妖魔を捕らえて、式神として使役することがおおやけに認められた証書。後ろ盾を失った退魔士としての人生をやり直すための、第一歩目がようやく進んだのは、まぎれもなく兎木子のおかげだ。
「それでは、お夕飯の支度をしてまいります」
話が一段落ついたと見て、お鶴は席を立った。
小柄な背中が台所へと消えて、居間に残された二人。
遠くから聞こえる、小気味よい包丁の音。
会話が絶えて急な静寂が訪れる中、ふと烏京は訊いておかねばならないことを思いだした。
結果オーライだとしても万事上手くいったのであればとやかく言うつもりはないが、ここまでの話で一つ不可解な点があったのだ。
「そういえば、兎木子。お前、どうして雷獣町になんか行った?」
「はい?」
「まるで最初から、少佐があそこで浮気してるとわかってたみたいだぞ」
「ああ、そのことでしたら簡単です。花江叔母様に教えていただいてたんですよ」
「…………。…………は?」
あんぐり、と。
烏京は大口開けて呆気に取られるが、兎木子はわけないことのようにとんでもない事実を明かした。
「いつだったかしら。本邸へ遊びにいらした時に、『夫が他の女と遊び歩いている』とお悩みをこぼされたんです。何曜日の何時ごろにどこそこへ、といった具合で規則正しくお出かけしていたらしいので、聞いた通りの場所へ行ってみたら大当たり」
「……。とっくに浮気はバレていた、と」
「ここぞという時に備えて、気づいていないフリをして通すつもりだとおっしゃっていました」
「お前……それを知ってて内緒にするなんて約束したのか」
「わたしはしゃべりませんよ? 花江叔母様が勝手にご存じなだけのことですから、なにも問題はありません」
「…………」
増田に対して同情の念が湧くかといえば、別にそれほどでもないが、いけしゃあしゃあと胸を張る兎木子にはなんとも言いがたい気持ちにさせられる。

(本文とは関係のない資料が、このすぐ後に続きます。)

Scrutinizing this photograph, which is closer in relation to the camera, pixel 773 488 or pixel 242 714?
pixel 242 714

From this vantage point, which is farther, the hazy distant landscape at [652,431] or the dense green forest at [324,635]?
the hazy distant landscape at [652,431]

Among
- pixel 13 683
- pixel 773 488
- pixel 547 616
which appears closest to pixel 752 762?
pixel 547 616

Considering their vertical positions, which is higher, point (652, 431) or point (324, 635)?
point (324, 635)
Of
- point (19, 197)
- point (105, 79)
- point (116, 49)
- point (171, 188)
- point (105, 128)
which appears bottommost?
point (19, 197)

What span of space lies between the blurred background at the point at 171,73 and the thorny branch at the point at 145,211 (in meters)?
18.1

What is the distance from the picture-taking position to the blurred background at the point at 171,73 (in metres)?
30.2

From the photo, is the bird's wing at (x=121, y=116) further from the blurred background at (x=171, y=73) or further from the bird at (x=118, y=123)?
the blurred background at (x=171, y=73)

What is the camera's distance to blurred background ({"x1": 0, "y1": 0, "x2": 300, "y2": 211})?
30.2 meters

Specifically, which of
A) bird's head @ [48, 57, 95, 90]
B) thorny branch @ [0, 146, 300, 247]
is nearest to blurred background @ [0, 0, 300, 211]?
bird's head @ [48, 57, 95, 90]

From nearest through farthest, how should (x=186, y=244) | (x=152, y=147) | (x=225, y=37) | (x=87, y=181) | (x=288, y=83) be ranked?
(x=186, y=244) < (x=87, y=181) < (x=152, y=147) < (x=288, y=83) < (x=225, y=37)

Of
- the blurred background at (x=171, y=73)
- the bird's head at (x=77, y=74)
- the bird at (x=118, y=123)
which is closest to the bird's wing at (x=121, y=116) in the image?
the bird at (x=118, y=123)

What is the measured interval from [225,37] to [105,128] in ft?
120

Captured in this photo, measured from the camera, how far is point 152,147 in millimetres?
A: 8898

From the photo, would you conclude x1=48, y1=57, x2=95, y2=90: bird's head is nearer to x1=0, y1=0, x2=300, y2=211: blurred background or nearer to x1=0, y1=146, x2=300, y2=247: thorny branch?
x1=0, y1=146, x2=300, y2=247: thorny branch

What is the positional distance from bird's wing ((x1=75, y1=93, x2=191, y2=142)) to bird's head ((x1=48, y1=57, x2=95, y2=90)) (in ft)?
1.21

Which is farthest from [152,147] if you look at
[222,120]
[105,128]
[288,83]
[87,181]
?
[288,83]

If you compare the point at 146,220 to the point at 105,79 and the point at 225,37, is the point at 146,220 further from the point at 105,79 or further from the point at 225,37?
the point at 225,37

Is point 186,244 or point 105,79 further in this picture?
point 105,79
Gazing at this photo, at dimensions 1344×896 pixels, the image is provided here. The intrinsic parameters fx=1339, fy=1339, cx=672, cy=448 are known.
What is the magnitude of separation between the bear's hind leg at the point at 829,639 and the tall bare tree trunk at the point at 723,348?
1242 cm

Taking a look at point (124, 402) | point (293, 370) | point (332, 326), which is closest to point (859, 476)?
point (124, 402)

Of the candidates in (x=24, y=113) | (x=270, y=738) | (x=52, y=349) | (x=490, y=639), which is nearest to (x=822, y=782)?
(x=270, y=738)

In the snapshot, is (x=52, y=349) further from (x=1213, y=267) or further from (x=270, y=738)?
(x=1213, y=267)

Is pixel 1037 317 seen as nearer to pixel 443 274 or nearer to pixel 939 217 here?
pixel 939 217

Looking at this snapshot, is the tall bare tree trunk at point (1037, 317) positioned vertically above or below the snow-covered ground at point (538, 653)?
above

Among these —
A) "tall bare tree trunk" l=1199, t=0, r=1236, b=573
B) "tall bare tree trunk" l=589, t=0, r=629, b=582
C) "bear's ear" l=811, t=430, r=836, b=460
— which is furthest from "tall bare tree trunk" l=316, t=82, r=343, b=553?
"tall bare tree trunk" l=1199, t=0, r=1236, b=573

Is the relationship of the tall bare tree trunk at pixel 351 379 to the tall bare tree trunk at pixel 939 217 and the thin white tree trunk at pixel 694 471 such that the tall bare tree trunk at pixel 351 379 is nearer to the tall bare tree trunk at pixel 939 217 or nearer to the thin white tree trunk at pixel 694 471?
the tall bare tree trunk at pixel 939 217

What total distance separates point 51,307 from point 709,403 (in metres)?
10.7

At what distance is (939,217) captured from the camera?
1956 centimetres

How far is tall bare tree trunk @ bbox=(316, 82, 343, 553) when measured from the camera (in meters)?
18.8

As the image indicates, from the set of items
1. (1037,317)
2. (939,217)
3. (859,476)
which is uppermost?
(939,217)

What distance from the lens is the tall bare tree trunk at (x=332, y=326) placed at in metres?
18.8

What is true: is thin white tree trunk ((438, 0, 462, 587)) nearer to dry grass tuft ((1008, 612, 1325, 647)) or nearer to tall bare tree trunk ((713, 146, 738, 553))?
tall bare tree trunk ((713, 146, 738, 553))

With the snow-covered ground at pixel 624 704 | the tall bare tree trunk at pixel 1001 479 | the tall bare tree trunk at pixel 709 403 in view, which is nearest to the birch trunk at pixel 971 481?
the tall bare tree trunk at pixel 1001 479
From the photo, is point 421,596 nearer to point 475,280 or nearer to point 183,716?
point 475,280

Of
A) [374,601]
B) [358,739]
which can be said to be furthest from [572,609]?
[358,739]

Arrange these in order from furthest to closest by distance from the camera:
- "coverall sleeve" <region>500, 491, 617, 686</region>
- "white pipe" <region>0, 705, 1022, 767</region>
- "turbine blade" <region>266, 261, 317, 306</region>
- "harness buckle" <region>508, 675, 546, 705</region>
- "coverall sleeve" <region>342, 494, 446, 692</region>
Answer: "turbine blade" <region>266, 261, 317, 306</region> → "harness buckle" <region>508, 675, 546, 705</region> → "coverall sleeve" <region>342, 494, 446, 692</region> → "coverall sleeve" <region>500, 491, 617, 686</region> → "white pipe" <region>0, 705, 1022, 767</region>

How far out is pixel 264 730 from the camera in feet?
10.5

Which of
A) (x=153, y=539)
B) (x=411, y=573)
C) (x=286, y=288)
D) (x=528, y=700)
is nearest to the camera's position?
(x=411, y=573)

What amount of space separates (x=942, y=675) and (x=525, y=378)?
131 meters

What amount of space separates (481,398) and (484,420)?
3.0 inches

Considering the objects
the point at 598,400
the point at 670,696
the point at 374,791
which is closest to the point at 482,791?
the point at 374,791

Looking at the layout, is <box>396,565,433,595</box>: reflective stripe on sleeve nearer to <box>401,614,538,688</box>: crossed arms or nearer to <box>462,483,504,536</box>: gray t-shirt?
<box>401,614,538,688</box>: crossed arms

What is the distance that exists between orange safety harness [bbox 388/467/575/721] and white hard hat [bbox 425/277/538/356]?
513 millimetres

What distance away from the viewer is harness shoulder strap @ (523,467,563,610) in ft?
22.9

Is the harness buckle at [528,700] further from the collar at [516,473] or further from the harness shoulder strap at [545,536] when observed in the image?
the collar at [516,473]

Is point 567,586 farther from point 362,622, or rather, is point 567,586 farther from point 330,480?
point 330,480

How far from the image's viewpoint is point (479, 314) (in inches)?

釈然としないものをどう表したものか、烏京は散々言葉を持て余した末、ため息まじりに呟くしかできなかった。
「……女ってのは恐ろしいな」
「ふひひ」
兎木子は八重歯を見せて笑い、そして座を改めると正面を向いて訊ねた。
「それで、烏京様。これで出世はできそうですか?」
「ああ、任せろ。後は腕っぷしにものを言わせればいいだけだ」
許可証を四つ折りにたたんで仕舞い直し、烏京は自信に満ちた態度で答える。
妖魔の捕獲というのは大きな危険をともなう仕事で、無事に成功する保証なんてどこにもないのだが、仕損じる心配など微塵も匂わせない。
「刀さえ抜いていいなら、俺に負けはないからな」
傲慢とも取れる台詞は、しかし紛れもない事実だ。